§ **Written instruction**: Starting at the line that contains "How far apart" and continuing through the end of the material, write all of these lines out again, requests included. Raise every number in the answers by 85, both the millimetre distance and the pixel coordinates.

§ **Supplied entries**:
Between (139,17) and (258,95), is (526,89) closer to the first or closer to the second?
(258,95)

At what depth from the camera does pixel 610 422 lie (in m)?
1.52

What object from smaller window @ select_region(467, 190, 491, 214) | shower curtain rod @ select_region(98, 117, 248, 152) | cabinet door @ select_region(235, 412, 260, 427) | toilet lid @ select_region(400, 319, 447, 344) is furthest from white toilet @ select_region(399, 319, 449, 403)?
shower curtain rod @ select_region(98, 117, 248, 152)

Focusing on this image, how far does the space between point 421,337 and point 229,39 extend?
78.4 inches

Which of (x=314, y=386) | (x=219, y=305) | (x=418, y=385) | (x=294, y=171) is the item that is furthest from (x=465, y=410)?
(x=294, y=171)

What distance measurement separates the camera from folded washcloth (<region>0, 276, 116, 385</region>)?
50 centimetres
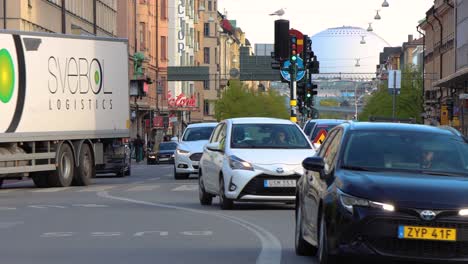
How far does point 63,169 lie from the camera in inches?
1257

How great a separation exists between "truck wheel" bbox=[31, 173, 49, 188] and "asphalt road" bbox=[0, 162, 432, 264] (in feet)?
18.8

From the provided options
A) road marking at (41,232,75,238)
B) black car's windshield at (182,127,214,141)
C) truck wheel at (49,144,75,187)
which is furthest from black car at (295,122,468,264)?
black car's windshield at (182,127,214,141)

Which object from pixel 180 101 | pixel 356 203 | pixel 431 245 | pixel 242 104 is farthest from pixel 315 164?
pixel 242 104

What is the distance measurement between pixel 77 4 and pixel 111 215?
172 ft

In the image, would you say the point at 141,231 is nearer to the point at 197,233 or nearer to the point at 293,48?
the point at 197,233

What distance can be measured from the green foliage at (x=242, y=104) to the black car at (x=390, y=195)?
11777 cm

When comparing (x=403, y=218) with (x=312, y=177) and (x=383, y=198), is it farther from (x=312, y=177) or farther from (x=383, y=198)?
(x=312, y=177)

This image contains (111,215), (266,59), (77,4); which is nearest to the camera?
(111,215)

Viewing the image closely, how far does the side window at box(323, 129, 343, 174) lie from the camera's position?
1172cm

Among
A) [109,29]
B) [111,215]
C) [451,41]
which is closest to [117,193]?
[111,215]

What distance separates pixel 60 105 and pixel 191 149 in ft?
19.7

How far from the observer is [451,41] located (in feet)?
322

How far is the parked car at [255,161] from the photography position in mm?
20469

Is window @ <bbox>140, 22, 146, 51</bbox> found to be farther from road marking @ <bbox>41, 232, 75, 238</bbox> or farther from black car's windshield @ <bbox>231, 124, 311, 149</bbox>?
road marking @ <bbox>41, 232, 75, 238</bbox>
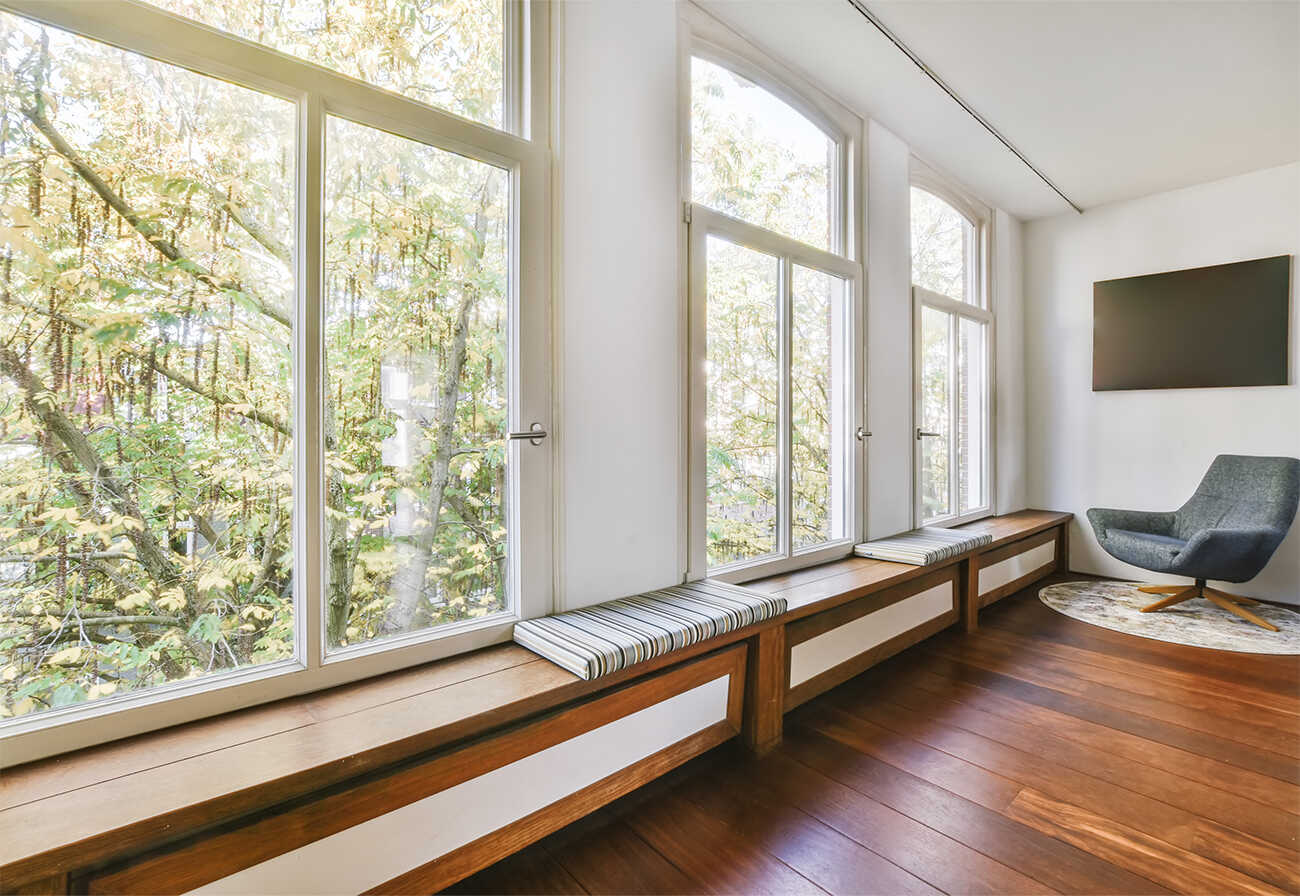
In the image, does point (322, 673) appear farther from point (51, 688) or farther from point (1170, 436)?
point (1170, 436)

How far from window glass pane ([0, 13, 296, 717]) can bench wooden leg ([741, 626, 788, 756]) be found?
1422mm

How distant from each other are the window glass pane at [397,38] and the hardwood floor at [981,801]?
2.16 metres

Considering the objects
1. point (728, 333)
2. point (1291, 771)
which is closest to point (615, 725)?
point (728, 333)

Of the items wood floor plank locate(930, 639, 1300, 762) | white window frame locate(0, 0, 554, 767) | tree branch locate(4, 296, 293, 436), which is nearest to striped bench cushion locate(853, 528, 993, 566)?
wood floor plank locate(930, 639, 1300, 762)

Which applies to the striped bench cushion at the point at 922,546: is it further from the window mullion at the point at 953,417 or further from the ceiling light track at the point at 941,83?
the ceiling light track at the point at 941,83

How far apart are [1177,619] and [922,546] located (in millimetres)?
1783

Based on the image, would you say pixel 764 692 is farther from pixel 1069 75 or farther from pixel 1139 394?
pixel 1139 394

§ **Written response**:
How far apart are [1177,619] and [922,546] located (in millimetres)?
1868

Based on the image, would you say pixel 764 692 is farther from pixel 1069 75 or farther from pixel 1139 394?
pixel 1224 479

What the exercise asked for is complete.